横柄巫女と宰相陛下 楽園の塔 (ルルル文庫)
第6巻にして、連続6ヶ月刊行の一冊目。
ノトの女官長だったオディルが星神官としてミィノ地方のメダスへと旅立ってひと月、なんの便りも無いことを不安に思っていたところに、別の女官の失踪事件が起こり…。
ノトは遠方参拝という行事でミィノ地方の神殿へ。カノンは女官失踪事件の調査と先代宮廷の禍根のためにメダスへと向かい、しっかり一緒に行動していました(笑)。
前巻で、カノン陛下はノトへの、ノトはカノンへの自分の気持ちは向けてはいけないもの、忘れるべきものと決心していたので、どうなっちゃうのかと心配していたのですが。

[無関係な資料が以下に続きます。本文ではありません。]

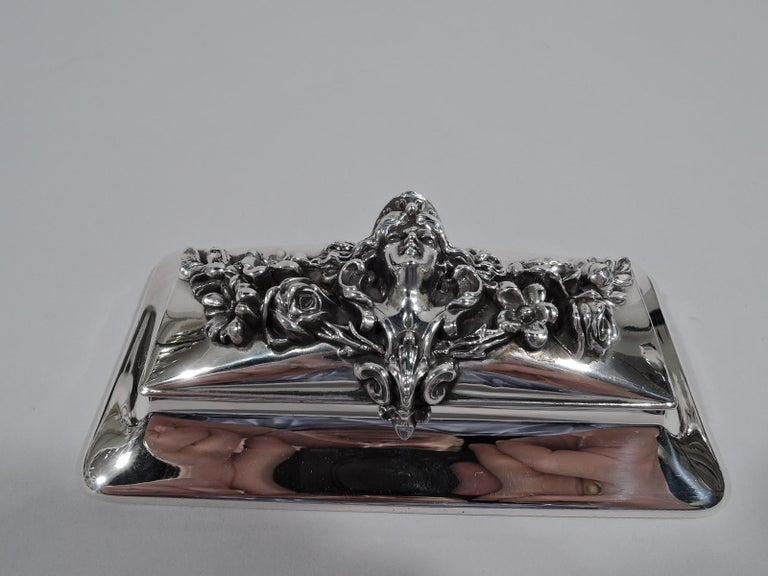 Art Nouveau sterling silver postage stamp box. Made by William B. Kerr in Newark, circa 1900. Rectangular on spread base. Cover hinged and raised with applied floral garland, a female head at center. A splendid and tactile take on the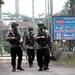 Polisi berpatroli di sekeliling Lembaga Pemasyarakatan Gunung Sindur di Bogor pada 22 Jan 2019, dimana Abu Bakar Bashir, ulama yang terkenal dengan pandangan radikalnya dan mantan pemimpin Jemaah Islamiyah, menjalani masa hukuman penjaranya.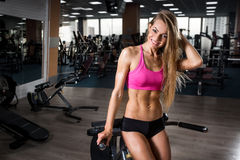 Fitness beautiful young girl smiling and resting after squat exercises Stock Images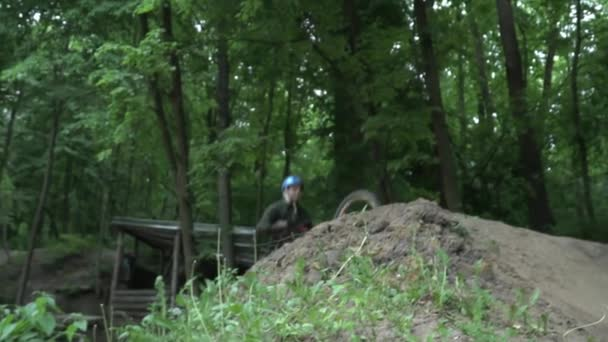 Young man in the helmet jumping on modern bike in the forest slow motion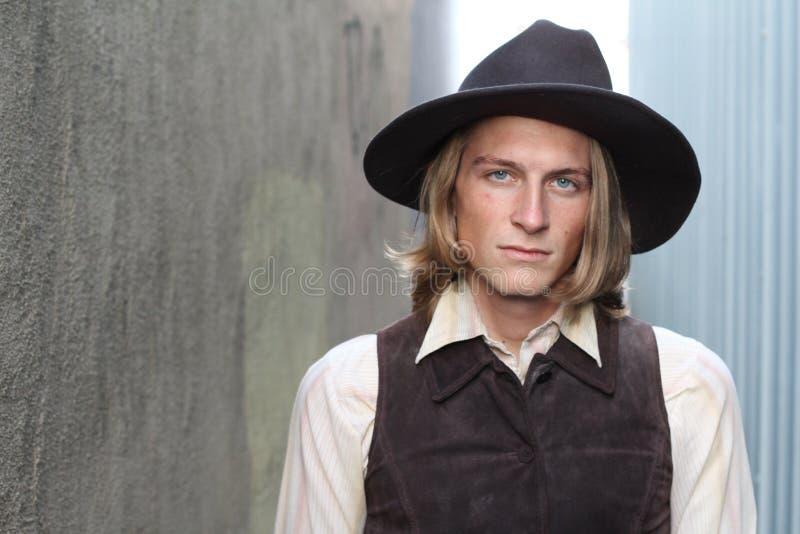 Cowboy avec un chapeau regardant sévèrement l'appareil-photo avec l'espace de copie images libres de droits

ノトと二人でいると、どうにも陛下は自分の気持ちを抑える事が難しいようです。そしてこの巻の事件の解決に絡めて、ある意味カノンは開き直った。ノトにしても「恋」をその前の「好き」に戻そうと頑張っていたけれど上手くいかず。この二人は、別々に同じ事を考えちゃってました。しかし陛下はまだ現実の「政略結婚」と、この気持ちを二つながら抱えていこうと思っているようです…。うぅ…。
今回のエピソードは、ちょっと、いろいろ乗り切れませんでした。藍の民の拐取事件にしても、どうして王宮の女官とか王都の神殿から城付の神殿に赴任してきた星神官とか、行方が知れなくなったら捜されそうな人を狙ったのか。それもこの年は二人も?と疑問に思っちゃったし。ノトが人質になった時、剣を捨てたカノンは「両手を上げ」ちゃったし。
6ヶ月連続刊行は嬉しいけれど、ワキが甘くならないよう、二人の仲がちゃんと進むようお願いしたいです。
余談ですが、ルルル文庫HPの連続刊行記念「リリィ様日記」が、実は本編より面白くってこちらには★5つつけたいです。しかしこちらのリリィ様のお相手、元ポッチャリさん?。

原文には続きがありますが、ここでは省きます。